> DATA SHOWN:
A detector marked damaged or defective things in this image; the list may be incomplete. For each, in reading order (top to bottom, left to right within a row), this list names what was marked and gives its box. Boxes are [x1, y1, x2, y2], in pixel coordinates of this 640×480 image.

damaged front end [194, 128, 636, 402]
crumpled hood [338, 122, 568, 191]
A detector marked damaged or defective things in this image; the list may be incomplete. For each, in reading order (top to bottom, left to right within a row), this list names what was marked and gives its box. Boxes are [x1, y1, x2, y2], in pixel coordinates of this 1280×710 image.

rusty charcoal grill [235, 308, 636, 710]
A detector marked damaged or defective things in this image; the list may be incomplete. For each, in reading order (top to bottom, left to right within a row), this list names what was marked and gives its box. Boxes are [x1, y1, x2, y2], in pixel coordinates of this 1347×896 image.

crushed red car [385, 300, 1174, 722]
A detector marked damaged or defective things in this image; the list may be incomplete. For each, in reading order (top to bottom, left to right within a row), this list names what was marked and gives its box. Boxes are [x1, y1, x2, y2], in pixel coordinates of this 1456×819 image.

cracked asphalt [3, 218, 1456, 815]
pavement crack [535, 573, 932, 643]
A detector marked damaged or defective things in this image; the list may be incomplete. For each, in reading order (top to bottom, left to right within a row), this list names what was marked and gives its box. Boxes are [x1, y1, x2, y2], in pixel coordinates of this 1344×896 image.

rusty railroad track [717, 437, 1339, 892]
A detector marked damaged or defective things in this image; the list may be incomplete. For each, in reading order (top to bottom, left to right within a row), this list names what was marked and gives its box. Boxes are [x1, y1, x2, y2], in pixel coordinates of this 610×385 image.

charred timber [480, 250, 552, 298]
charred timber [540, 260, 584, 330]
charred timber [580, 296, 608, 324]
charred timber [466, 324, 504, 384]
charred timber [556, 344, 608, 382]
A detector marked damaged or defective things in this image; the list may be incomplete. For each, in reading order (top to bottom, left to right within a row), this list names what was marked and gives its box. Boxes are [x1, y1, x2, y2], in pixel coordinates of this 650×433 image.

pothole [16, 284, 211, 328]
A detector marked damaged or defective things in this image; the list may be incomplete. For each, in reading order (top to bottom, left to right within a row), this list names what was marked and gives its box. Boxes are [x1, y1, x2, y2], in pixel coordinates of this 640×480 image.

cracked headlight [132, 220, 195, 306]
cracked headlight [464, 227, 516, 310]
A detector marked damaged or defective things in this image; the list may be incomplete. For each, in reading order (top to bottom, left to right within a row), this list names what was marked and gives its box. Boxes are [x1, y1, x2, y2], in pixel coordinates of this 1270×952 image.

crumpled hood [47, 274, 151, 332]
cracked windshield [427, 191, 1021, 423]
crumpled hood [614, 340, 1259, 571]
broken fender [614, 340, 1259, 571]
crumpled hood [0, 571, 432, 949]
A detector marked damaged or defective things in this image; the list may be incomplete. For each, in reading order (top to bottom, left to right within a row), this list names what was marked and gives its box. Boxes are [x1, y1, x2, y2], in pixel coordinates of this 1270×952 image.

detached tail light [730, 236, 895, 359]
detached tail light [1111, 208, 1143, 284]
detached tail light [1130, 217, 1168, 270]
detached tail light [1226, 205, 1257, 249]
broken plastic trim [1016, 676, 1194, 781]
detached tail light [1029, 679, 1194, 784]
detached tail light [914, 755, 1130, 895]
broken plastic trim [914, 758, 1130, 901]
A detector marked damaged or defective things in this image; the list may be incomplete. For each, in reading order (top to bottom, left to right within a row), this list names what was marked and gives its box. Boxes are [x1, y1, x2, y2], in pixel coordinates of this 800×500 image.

> WHAT IS BEING ASKED: Copy out every row above word for word, from the first through the last.

> SOLUTION TO THE PROBLEM:
A detector marked damaged or defective things in this image; the list may be incomplete. For each, in reading order (top to bottom, left to right within a row), this list names what was marked and gives its box. Boxes are [x1, y1, x2, y2], in pixel coordinates of this 640×480 image.

damaged front end [194, 128, 636, 402]
crumpled hood [338, 122, 568, 191]
A detector marked damaged or defective things in this image; the list may be incomplete. For each, in reading order (top to bottom, left to right within a row), this list names what was marked and gives its box. Boxes are [x1, y1, x2, y2], in pixel coordinates of this 1280×710 image.

rusty charcoal grill [235, 308, 636, 710]
A detector marked damaged or defective things in this image; the list may be incomplete. For each, in reading order (top to bottom, left to right within a row), this list names what was marked and gives its box. Boxes are [x1, y1, x2, y2], in pixel coordinates of this 1347×896 image.

crushed red car [385, 300, 1174, 722]
A detector marked damaged or defective things in this image; the list may be incomplete. For each, in reading order (top to bottom, left to right within a row), this list names what was marked and gives its box. Boxes are [x1, y1, x2, y2], in pixel coordinates of this 1456×819 image.

cracked asphalt [3, 218, 1456, 815]
pavement crack [535, 573, 932, 643]
A detector marked damaged or defective things in this image; the list may be incomplete. For each, in reading order (top to bottom, left to right within a row), this list names what was marked and gives its box. Boxes are [x1, y1, x2, y2], in pixel coordinates of this 1344×896 image.

rusty railroad track [717, 437, 1339, 892]
A detector marked damaged or defective things in this image; the list may be incomplete. For each, in reading order (top to bottom, left to right within a row), this list names what was marked and gives its box. Boxes are [x1, y1, x2, y2], in pixel coordinates of this 610×385 image.

charred timber [480, 250, 552, 298]
charred timber [540, 260, 584, 330]
charred timber [580, 296, 608, 324]
charred timber [466, 324, 504, 384]
charred timber [556, 344, 608, 382]
A detector marked damaged or defective things in this image; the list may be incomplete. For each, in reading order (top to bottom, left to right within a row), this list names what was marked and gives its box. Boxes are [x1, y1, x2, y2], in pixel coordinates of this 650×433 image.

pothole [16, 284, 211, 328]
A detector marked damaged or defective things in this image; the list may be incomplete. For each, in reading order (top to bottom, left to right within a row), this list names what was marked and gives its box. Boxes are [x1, y1, x2, y2], in pixel coordinates of this 640×480 image.

cracked headlight [132, 220, 195, 306]
cracked headlight [464, 227, 516, 310]
A detector marked damaged or defective things in this image; the list may be incomplete. For each, in reading order (top to bottom, left to right within a row), this list names what was marked and gives its box. Boxes are [x1, y1, x2, y2], in pixel coordinates of this 1270×952 image.

crumpled hood [47, 274, 151, 332]
cracked windshield [427, 191, 1021, 423]
crumpled hood [614, 340, 1259, 571]
broken fender [614, 340, 1259, 571]
crumpled hood [0, 571, 432, 949]
A detector marked damaged or defective things in this image; the list may be incomplete. For each, in reading order (top to bottom, left to right within a row), this list names what was marked and gives its box. Boxes are [x1, y1, x2, y2], in pixel coordinates of this 1270×952 image.

detached tail light [730, 236, 895, 359]
detached tail light [1111, 208, 1143, 284]
detached tail light [1130, 217, 1168, 270]
detached tail light [1226, 205, 1257, 249]
broken plastic trim [1016, 676, 1194, 781]
detached tail light [1029, 679, 1194, 784]
detached tail light [914, 755, 1130, 895]
broken plastic trim [914, 758, 1130, 901]
A detector marked damaged or defective things in this image; the list may be incomplete. For each, in reading order (top to bottom, left to right within a row), this list names what was marked and gives its box. Boxes are [x1, y1, x2, y2], in pixel coordinates of this 800×500 image.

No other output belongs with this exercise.